Millions of rail passengers are to be given more help to claim money back when their train is delayed, the industry has promised.
The Office of Rail and Road (ORR) – the regulator – has admitted that 80% of passengers do not claim compensation.
Now there is to be a new website, a national publicity campaign, and better staff training, to encourage claims.
The ORR was responding to a so-called “super-complaint” by the consumer group Which?
Which? had complained in December 2015 that millions of people were being left out of pocket by the system.
Under the law, the ORR had 90 days to respond. It admitted that passengers’ awareness of their rights was not high, and that the system needed to improve.
Barcodes and downloads
“We want all passengers to be able to claim the compensation they are entitled to. The information they receive needs to be better and the process must be clearer and simpler,” said ORR chief executive Joanna Whittington.
Now the industry is proposing:
A campaign to encourage awareness among passengers
Clearer forms to make claiming easier
Better staff training
A new National Rail Enquiries website, which would have links to claim forms
More social media alerts and barcodes on posters, to enable forms to be downloaded on phones
More public announcements and forms handed out on trains
Which? said the proposals were a step in the right direction.
“But this alone will not be enough to solve the problem for passengers in the long term,” said Richard Lloyd, the organisation’s executive director.
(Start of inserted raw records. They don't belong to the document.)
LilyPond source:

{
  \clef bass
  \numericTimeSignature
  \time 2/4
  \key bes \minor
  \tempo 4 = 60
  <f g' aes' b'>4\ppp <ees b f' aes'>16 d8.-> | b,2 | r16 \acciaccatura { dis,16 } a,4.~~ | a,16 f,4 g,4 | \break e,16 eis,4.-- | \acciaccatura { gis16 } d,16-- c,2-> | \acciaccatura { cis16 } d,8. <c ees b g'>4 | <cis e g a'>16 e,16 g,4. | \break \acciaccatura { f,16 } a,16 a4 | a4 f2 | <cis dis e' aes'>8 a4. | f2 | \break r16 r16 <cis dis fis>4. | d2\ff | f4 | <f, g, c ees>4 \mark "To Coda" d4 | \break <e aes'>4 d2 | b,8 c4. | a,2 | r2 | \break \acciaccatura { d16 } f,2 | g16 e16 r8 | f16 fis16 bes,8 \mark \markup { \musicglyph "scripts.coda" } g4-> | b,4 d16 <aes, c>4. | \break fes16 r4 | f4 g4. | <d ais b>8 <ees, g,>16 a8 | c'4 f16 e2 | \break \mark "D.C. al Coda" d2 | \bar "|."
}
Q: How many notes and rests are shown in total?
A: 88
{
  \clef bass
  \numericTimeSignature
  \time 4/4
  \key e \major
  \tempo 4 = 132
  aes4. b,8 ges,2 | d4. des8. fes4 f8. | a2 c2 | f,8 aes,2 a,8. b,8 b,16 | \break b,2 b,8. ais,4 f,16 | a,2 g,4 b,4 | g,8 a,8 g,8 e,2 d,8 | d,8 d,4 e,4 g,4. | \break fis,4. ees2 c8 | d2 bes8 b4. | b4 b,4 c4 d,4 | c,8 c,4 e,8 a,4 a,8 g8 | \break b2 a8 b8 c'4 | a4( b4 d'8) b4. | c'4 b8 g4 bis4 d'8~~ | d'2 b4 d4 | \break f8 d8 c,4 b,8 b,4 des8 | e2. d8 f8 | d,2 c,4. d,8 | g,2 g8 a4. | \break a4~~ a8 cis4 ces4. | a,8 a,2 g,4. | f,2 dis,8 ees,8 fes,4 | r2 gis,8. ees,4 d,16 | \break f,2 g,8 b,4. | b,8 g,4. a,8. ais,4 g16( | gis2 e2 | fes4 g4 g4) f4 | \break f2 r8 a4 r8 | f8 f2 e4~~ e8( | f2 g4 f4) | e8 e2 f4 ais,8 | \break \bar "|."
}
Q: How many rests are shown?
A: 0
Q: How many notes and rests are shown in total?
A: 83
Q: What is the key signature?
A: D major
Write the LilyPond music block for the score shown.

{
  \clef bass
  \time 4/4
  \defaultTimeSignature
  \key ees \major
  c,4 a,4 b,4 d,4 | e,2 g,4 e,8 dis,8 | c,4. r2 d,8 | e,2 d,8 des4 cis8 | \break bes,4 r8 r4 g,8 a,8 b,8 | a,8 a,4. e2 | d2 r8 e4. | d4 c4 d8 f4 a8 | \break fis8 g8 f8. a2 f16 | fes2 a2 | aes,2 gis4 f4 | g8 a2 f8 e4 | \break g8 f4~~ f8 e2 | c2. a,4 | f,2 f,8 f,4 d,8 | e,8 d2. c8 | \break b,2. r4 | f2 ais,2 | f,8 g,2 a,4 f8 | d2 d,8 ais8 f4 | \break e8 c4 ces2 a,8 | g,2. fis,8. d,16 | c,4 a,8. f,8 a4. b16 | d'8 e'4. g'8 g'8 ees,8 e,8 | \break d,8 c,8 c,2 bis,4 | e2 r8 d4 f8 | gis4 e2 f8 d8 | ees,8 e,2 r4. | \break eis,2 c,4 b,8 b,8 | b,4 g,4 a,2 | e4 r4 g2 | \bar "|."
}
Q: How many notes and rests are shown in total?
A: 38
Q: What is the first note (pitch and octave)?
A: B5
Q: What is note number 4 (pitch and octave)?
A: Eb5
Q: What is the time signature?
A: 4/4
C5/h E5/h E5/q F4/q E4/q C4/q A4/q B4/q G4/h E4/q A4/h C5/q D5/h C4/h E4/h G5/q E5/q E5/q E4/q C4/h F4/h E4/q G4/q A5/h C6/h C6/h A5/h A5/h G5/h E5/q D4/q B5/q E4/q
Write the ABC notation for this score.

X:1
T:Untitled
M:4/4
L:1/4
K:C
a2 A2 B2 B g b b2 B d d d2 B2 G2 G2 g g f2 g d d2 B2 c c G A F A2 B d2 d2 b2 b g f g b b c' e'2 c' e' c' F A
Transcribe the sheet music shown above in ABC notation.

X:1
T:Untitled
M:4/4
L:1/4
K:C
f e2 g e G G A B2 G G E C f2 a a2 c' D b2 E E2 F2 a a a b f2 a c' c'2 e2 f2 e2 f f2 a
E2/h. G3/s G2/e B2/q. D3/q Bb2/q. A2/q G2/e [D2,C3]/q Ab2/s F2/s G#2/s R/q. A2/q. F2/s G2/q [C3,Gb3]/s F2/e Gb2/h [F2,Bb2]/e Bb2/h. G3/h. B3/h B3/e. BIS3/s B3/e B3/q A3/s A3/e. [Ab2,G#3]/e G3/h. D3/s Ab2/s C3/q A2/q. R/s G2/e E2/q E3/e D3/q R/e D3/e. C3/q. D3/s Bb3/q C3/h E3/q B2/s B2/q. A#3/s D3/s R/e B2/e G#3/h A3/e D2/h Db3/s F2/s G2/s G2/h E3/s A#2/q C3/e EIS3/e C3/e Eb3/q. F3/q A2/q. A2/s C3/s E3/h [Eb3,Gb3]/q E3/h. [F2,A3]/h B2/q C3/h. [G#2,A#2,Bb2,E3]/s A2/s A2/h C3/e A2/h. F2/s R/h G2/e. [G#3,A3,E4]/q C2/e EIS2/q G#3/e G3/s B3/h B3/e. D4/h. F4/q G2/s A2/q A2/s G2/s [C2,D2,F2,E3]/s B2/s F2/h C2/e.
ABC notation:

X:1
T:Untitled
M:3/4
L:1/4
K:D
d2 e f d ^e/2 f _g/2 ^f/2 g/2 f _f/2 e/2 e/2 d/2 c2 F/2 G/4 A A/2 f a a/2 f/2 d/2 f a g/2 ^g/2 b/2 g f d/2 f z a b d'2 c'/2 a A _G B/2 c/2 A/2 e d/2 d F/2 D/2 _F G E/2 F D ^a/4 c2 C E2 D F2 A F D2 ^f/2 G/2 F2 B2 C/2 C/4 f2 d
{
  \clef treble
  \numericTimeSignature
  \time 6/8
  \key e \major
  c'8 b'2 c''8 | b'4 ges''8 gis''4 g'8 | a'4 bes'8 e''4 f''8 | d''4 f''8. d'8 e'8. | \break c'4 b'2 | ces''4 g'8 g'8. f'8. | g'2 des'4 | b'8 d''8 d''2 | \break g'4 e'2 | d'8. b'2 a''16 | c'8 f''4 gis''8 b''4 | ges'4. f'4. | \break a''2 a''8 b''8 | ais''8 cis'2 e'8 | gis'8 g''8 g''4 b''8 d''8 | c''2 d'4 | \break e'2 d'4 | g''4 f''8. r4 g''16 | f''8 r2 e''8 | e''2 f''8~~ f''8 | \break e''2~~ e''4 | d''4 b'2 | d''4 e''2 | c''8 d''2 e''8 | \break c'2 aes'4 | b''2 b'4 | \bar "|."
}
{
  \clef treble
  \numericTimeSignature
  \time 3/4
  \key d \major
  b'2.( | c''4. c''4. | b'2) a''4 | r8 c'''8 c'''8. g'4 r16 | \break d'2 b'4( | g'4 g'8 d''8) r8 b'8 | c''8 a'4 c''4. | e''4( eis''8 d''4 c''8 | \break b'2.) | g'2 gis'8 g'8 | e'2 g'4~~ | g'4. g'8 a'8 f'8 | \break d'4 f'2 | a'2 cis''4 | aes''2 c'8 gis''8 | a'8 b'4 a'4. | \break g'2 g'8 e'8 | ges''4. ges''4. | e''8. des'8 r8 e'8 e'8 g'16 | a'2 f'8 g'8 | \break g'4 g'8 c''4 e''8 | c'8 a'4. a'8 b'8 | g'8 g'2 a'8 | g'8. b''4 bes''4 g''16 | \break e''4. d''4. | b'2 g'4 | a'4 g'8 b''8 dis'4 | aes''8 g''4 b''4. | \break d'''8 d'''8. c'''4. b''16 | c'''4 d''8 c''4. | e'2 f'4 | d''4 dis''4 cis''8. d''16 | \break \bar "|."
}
“The government must now ensure that the rail regulator has all the powers and duties it needs to be a consumer watchdog with real teeth.”
How to claim compensation
Click here for more information
The amount of compensation paid to passengers more than doubled to £25.6m between 2013 and 2015, according to the Rail Delivery Group, which represents the train operators.
Since last July, passengers have also been entitled to compensation in cash, rather than through vouchers.
Different train operators still have different agreements on compensation, but generally passengers qualify if their train is delayed by more than 30 minutes.
So-called “Delay Repay” is gradually being introduced across the network, which means that compensation will be paid regardless of what caused the delay.
From April, all but four operators will be signed up to the scheme.
In addition some operators, including Virgin and C2C, make automatic refunds in certain circumstances.